Da Gennaio 2022 ad aprile 2024 sono trascorsi circa 28 mesi, più o meno 840 giorni di calendario in cui ne è passata di acqua sotto i ponti e in cui gli eventi, positivo e negativi, si sono susseguiti vorticosamente per il presidente Iervolino e la sua Salernitana. Un vortice di emozioni forti e agli antipodi tra loro, da un lato una gioia indescrivibile per una salvezza miracolosa in serie A e dall'altro l'amarezza e il dolore per una retrocessione anticipata ed evitabile in serie B, con nel mezzo quello che forse, anzi senza forse, è stato il migliore campionato mai disputato dalla Bersagliera nel calcio professionistico. Ci sarebbero tante storie nelle storie da raccontare in questo breve ma intenso ciclo da patron dell'imprenditore di Palma Campania, ma quel che più oggi preme evidenziare sarebbero, in realtà, i punti di contatto della parabola Salernitana targata Iervolino. Diciotto mesi da leone per il quarantacinque partenopeo nell'Hyppocratica Civitas e dieci mesi indefinibili e capaci di smentire e rinnegare un po' tutto, a cominciare dalla considerazione, dalla stima e dal sincero affetto che la piazza campana aveva per il suo massimo dirigente calcistico. Due uomini diversi? Un fratello gemello? tutti si chiedono i perché di una totale trasformazione del patron, che è passato da un entusiasmo travolgente e da programmi iper ambiziosi a un freddo distacco e a una gestione da minimo sindacale.
Il quadro che ne risulterebbe parrebbe a prima vista poco comprensibile e riconciliabile secondo un comune filo conduttore ma forse un nesso di base si può individuare, magari tale da capirci qualcosa in più.

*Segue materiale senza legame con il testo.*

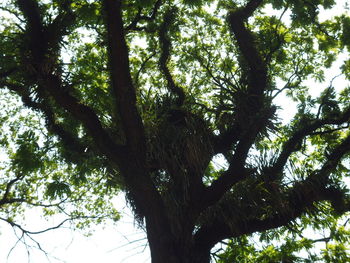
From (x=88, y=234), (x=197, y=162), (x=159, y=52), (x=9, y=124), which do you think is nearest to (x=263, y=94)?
(x=197, y=162)

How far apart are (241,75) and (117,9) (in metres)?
3.81

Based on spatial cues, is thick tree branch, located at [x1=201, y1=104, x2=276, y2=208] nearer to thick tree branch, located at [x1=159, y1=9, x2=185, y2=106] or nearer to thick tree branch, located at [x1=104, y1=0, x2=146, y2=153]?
thick tree branch, located at [x1=104, y1=0, x2=146, y2=153]

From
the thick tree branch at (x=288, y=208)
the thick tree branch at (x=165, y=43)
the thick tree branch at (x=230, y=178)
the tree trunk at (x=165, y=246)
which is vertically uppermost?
the thick tree branch at (x=165, y=43)

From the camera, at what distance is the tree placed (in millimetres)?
4965

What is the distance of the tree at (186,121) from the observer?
496 centimetres

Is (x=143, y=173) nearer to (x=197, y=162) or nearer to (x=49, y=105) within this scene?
(x=197, y=162)

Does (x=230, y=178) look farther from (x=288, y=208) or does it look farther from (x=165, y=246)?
(x=165, y=246)

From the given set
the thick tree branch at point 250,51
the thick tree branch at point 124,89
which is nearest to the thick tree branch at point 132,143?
the thick tree branch at point 124,89

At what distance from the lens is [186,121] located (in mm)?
6887

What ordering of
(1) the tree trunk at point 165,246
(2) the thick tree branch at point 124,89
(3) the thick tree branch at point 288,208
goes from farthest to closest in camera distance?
(3) the thick tree branch at point 288,208 → (2) the thick tree branch at point 124,89 → (1) the tree trunk at point 165,246

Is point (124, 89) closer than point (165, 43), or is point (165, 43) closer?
point (124, 89)

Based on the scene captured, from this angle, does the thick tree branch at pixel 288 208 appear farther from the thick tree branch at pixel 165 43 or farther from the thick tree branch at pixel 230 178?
the thick tree branch at pixel 165 43

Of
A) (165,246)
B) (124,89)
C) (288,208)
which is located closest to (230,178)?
(288,208)

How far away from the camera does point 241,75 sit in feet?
26.0
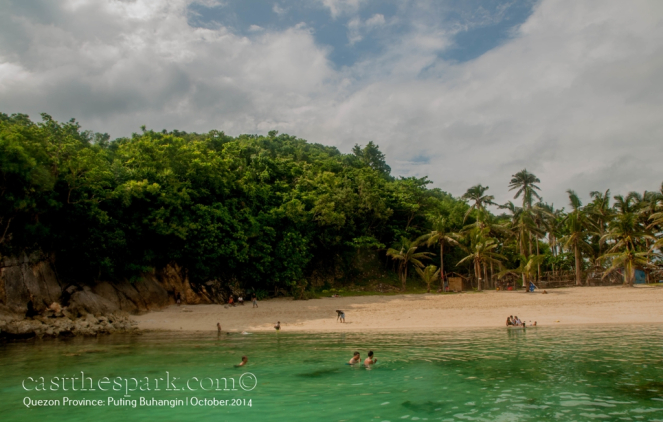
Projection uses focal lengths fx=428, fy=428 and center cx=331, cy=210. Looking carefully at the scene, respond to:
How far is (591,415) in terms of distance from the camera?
391 inches

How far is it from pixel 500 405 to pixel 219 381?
28.7 feet

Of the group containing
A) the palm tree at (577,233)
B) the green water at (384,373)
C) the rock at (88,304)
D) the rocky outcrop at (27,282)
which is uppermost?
the palm tree at (577,233)

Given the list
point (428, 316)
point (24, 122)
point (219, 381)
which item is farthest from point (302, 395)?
point (24, 122)

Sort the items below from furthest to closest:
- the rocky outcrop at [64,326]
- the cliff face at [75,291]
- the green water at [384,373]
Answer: the cliff face at [75,291], the rocky outcrop at [64,326], the green water at [384,373]

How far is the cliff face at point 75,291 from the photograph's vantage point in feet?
83.6

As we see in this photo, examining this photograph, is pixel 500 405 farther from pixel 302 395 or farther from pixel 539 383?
pixel 302 395

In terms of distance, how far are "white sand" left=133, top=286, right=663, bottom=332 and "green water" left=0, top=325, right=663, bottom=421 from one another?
3.99 m

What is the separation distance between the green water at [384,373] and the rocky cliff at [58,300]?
8.06 feet

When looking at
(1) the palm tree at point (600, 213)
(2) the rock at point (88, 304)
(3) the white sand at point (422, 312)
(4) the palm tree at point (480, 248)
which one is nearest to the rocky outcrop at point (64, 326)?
(2) the rock at point (88, 304)

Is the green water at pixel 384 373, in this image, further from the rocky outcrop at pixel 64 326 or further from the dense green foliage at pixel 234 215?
the dense green foliage at pixel 234 215

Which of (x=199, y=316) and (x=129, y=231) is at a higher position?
(x=129, y=231)

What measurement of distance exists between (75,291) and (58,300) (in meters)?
1.08

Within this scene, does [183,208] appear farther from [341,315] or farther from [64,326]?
[341,315]

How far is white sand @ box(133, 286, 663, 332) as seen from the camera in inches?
1093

Iervolino si è dimostrato sin dagli albori della sua esperienza calcistica come un presidente passionale e un po' umorale, voglioso di incidere, di stupire e di trasformare più che di programmare e pianificare una graduale crescita economica, tecnica ed organizzativa del suo club. L'iniziale voler troppo precorrere i tempi fisiologici necessari per costruire un bel giocattolo sportivo, che poteva puntare negli anni a camminare sulle proprie gambe, e prima ancora per capire un mondo del tutto nuovo e ricco di potenziali bucce di banana su cui scivolare, ha finito per lasciare il posto ad un allarmismo e ad un irrigidimento notevole, con tempi e modi di reazione incompatibili con le esigenze di una società professionistica che doveva competere per la salvezza in massima serie. Passionalità, umoralità e iper esposizione mediatica, lo si sa, mal si conciliano con una programmazione attenta e scientifica di un percorso di crescita progressiva e sostenibile di una realtà calcistica professionistica.

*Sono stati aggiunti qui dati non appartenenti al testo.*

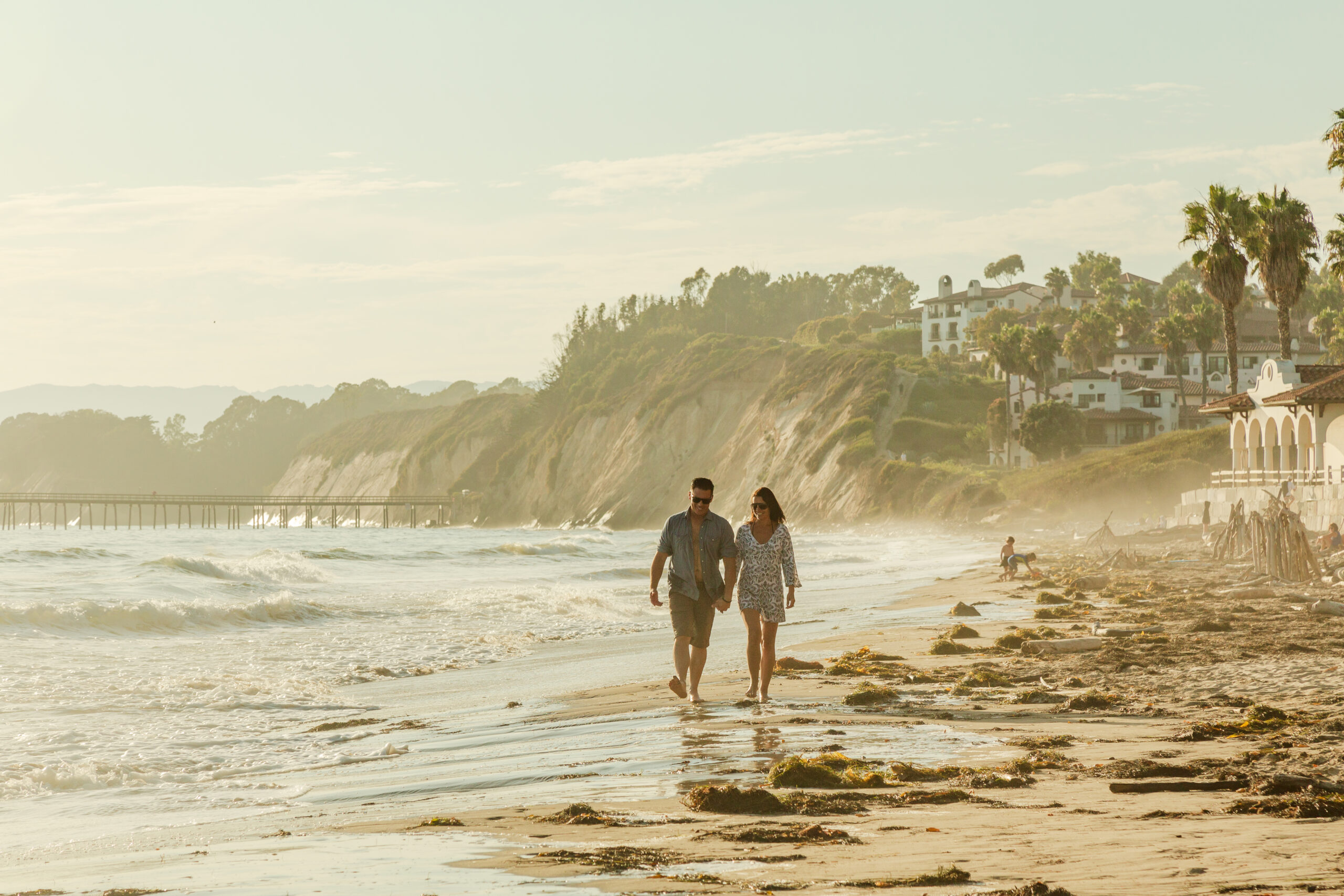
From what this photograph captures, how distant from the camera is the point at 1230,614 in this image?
568 inches

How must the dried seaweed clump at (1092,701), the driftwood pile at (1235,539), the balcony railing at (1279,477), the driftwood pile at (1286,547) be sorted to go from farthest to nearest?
the balcony railing at (1279,477), the driftwood pile at (1235,539), the driftwood pile at (1286,547), the dried seaweed clump at (1092,701)

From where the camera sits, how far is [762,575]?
31.2 ft

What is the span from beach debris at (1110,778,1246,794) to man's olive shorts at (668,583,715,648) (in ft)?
13.7

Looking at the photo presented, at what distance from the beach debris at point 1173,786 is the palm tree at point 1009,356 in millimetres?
74647

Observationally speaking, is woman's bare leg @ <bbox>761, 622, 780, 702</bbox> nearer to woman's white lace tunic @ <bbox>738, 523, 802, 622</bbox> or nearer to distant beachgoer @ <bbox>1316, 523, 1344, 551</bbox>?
woman's white lace tunic @ <bbox>738, 523, 802, 622</bbox>

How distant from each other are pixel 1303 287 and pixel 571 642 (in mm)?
39493

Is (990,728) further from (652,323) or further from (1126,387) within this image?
(652,323)

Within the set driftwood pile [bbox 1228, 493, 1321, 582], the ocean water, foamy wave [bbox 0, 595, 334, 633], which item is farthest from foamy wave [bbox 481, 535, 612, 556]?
driftwood pile [bbox 1228, 493, 1321, 582]

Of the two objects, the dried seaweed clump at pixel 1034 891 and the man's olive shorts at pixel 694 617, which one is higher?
the man's olive shorts at pixel 694 617

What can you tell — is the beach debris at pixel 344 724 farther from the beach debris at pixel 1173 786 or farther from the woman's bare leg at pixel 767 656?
the beach debris at pixel 1173 786

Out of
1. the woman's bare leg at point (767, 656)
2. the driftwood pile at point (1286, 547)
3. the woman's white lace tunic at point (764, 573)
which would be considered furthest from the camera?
the driftwood pile at point (1286, 547)

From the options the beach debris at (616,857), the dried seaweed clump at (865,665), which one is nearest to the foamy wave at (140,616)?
the dried seaweed clump at (865,665)

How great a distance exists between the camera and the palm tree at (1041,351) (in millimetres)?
77312

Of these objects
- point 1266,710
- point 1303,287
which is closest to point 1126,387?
point 1303,287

Se si ripercorre il cammino della squadra granata si può notare come ad un primo periodo in cui la proprietà aveva affidato giustamente tutto a Sabatini per rincorrere un'impresa sportiva si sia succeduta un'inversione di rotta totale con l'investitura di un direttore sportivo giovane e inesperto che avrebbe dovuto costruire un progetto di medio lungo termine improntato su giovani di prospettiva da valorizzare e rivedere a suon di benefiche plusvalenze di bilancio. Un modello Udinese o Atalanta, seducente quanto poco plausibile dopo un solo mezzo anno di serie A e soprattutto se non si hanno alle spalle la giusta esperienza e le giuste conoscenze. È storia recentissima, purtroppo, l'ennesimo contro ribaltone con il ritorno di Sabatini, stavolta ancora di più figlio di una classifica disastrosa e con il sapore di una grande ammissione di errori commessi, un mea culpa implicito ma nemmeno troppo. Il punto di contatto tra tutte queste contraddittorie vicende non può che essere la mancanza di programmazione e pianificazione, in primis l'incapacità di individuare nella seconda stagione gli uomini giusti su cui puntare per costruire un ciclo duraturo, un ds ed un tecnico in buona sintonia metodologica ed umana per iniziare un sano lavoro di costruzione di un gruppo di giocatori di proprietà, o comunque fidelizzati, da portare avanti e fare crescere gradualmente di anno in anno.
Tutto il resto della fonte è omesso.